# Stored items

━━━━━━━━━━━━━━━━━━━━━━━━━━━━━━

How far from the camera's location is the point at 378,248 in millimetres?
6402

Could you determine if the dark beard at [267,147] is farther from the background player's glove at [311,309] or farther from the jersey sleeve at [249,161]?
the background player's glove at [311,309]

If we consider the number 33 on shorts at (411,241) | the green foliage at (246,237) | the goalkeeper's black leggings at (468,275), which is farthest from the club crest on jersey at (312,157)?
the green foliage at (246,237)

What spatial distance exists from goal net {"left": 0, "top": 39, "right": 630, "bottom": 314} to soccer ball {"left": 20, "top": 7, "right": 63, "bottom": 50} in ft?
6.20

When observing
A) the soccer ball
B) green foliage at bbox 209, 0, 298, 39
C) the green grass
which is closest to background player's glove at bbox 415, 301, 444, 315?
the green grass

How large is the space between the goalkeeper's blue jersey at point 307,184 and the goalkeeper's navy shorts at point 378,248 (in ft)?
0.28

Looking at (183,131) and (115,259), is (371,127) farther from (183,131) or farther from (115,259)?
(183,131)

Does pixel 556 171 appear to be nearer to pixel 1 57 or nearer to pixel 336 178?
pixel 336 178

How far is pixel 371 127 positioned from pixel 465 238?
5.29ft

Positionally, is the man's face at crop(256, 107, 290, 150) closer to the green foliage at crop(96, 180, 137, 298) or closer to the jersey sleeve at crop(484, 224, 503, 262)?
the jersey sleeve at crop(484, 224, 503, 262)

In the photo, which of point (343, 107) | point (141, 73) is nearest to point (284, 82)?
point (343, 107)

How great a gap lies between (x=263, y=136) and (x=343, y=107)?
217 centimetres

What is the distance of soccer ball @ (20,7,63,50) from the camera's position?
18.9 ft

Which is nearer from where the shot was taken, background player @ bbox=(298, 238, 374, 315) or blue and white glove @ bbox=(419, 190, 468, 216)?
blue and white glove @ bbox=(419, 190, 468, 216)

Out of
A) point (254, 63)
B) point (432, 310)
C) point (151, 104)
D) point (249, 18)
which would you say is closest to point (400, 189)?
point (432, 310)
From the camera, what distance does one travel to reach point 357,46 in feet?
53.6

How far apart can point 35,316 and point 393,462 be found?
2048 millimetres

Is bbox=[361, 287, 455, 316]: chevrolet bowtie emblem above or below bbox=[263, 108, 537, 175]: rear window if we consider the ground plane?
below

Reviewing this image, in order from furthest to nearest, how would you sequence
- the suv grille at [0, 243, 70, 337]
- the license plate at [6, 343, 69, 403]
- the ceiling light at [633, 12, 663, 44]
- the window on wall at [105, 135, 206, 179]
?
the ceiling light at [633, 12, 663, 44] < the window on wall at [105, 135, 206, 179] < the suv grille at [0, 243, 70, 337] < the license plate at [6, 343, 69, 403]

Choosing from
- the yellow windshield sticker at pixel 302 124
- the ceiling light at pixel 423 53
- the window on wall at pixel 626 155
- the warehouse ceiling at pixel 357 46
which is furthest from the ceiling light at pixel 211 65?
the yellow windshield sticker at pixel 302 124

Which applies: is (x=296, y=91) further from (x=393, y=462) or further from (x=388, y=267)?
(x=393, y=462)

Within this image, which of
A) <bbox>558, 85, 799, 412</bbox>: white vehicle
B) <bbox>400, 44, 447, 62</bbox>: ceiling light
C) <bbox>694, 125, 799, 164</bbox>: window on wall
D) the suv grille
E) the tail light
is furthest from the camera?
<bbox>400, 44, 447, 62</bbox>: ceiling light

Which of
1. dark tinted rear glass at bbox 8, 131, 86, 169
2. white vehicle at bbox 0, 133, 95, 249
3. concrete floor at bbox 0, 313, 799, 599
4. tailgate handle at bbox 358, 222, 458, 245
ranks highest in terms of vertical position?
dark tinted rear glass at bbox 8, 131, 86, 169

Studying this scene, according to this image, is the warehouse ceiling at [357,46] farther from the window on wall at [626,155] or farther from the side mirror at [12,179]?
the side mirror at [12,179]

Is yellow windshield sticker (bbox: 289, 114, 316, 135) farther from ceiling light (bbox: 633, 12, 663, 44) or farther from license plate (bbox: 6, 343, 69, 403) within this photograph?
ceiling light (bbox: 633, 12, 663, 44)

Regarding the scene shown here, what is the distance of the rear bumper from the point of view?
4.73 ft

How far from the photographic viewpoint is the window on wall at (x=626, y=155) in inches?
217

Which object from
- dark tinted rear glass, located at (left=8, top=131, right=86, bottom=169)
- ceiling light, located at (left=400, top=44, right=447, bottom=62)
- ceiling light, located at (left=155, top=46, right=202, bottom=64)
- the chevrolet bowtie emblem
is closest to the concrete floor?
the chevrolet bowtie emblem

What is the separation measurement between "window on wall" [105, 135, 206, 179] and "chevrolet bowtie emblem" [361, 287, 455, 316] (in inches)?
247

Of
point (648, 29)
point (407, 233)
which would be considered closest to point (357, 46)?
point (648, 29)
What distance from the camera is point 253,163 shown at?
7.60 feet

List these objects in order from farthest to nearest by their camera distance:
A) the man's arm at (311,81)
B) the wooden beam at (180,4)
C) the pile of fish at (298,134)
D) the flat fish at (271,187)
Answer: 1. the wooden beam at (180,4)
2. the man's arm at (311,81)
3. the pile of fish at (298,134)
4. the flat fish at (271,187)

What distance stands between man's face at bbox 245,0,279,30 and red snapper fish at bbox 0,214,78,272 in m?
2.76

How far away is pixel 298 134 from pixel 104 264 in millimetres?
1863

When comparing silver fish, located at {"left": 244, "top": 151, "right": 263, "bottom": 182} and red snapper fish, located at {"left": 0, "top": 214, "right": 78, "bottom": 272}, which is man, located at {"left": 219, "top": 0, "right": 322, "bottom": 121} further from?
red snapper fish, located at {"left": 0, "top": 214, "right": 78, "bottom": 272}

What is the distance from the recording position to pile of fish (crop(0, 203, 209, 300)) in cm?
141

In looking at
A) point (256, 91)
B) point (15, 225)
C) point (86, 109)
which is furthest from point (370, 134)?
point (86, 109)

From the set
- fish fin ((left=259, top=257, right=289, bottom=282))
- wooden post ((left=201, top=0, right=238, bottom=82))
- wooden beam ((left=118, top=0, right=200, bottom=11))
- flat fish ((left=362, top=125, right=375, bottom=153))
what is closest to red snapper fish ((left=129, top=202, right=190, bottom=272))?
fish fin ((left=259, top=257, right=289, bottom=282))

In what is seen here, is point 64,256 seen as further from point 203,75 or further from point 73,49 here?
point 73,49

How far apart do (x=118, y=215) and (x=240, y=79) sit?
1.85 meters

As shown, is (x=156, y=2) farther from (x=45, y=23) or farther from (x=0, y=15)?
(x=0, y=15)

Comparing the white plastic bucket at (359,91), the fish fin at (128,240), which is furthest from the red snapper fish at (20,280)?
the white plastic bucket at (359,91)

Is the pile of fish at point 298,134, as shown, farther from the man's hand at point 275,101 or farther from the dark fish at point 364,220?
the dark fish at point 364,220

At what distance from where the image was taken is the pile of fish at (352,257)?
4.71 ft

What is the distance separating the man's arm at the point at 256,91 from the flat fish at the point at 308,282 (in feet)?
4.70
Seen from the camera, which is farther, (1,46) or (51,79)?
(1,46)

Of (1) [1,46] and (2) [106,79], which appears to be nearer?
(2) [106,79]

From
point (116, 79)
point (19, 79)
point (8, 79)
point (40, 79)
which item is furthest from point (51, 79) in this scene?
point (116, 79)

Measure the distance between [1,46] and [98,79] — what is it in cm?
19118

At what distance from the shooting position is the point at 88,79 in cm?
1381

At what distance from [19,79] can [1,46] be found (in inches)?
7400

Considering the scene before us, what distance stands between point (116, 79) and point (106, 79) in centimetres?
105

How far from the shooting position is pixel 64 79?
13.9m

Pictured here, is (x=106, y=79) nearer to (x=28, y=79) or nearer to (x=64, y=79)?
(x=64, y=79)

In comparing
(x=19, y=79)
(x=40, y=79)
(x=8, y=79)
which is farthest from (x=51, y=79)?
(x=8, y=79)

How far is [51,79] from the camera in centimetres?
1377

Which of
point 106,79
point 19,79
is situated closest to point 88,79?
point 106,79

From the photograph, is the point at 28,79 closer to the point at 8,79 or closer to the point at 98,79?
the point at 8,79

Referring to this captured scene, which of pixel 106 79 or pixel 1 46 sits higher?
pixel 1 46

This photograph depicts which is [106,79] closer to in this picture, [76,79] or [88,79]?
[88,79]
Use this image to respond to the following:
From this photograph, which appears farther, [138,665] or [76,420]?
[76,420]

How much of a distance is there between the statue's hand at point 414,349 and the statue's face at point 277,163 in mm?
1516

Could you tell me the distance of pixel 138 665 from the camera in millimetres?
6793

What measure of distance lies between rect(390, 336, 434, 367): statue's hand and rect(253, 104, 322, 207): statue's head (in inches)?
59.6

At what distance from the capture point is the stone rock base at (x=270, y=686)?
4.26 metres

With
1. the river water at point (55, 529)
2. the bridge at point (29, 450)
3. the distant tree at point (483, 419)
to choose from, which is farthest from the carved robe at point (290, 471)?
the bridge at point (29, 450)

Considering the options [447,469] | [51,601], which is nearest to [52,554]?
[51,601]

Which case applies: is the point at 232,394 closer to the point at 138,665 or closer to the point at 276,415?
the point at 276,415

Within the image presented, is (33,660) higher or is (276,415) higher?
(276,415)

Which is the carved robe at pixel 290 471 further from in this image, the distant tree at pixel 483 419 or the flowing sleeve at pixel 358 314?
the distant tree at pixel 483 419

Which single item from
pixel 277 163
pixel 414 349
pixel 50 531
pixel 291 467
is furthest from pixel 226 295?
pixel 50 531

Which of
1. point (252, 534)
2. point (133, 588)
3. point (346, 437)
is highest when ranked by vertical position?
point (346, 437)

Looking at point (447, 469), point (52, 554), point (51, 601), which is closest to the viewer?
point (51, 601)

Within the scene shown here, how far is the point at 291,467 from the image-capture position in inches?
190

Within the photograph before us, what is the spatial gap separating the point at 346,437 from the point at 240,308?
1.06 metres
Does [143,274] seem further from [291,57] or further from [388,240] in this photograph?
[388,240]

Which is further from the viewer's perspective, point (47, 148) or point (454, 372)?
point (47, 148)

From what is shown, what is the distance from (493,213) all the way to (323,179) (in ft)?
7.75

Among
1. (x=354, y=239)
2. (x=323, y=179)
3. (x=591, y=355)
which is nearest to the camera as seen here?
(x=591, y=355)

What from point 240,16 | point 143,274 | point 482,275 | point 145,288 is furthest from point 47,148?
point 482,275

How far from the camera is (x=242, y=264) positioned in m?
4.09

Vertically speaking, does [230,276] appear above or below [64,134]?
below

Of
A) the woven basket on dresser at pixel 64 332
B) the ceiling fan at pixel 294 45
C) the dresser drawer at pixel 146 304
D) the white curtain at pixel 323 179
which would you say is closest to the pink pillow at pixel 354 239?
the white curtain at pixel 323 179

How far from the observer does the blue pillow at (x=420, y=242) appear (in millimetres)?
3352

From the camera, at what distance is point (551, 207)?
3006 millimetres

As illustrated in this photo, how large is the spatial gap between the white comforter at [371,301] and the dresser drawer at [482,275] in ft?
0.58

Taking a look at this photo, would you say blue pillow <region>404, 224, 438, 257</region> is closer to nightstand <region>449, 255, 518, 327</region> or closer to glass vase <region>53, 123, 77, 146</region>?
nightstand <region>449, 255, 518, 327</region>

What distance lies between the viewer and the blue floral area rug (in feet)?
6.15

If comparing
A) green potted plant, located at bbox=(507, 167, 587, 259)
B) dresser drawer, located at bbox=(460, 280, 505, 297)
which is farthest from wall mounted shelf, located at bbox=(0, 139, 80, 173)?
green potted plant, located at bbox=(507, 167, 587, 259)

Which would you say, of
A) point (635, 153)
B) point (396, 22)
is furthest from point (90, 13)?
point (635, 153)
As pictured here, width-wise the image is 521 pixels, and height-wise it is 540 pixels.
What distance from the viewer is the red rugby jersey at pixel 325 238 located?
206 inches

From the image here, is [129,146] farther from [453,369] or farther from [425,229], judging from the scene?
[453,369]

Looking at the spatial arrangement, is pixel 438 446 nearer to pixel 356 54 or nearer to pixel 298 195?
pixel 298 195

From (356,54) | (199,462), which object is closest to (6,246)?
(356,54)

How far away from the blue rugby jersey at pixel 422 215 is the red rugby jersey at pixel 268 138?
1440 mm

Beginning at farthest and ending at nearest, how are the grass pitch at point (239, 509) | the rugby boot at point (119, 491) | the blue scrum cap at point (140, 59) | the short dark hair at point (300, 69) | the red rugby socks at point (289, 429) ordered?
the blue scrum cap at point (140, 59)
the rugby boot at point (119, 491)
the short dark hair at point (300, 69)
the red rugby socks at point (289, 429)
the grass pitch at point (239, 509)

━━━━━━━━━━━━━━━━━━━━━━━━━━━━━━

# Your instructions
With the line containing "How far away from" as the first and the last line of the records as the final one, print exactly the lines in that span.

# Reply to the exercise
How far away from the blue rugby jersey at pixel 422 215 is the red rugby jersey at pixel 268 138?
1440 mm

Beginning at farthest and ending at nearest, how are the grass pitch at point (239, 509) | the rugby boot at point (119, 491) | the blue scrum cap at point (140, 59) | the short dark hair at point (300, 69) | the red rugby socks at point (289, 429) ordered?
the blue scrum cap at point (140, 59)
the rugby boot at point (119, 491)
the short dark hair at point (300, 69)
the red rugby socks at point (289, 429)
the grass pitch at point (239, 509)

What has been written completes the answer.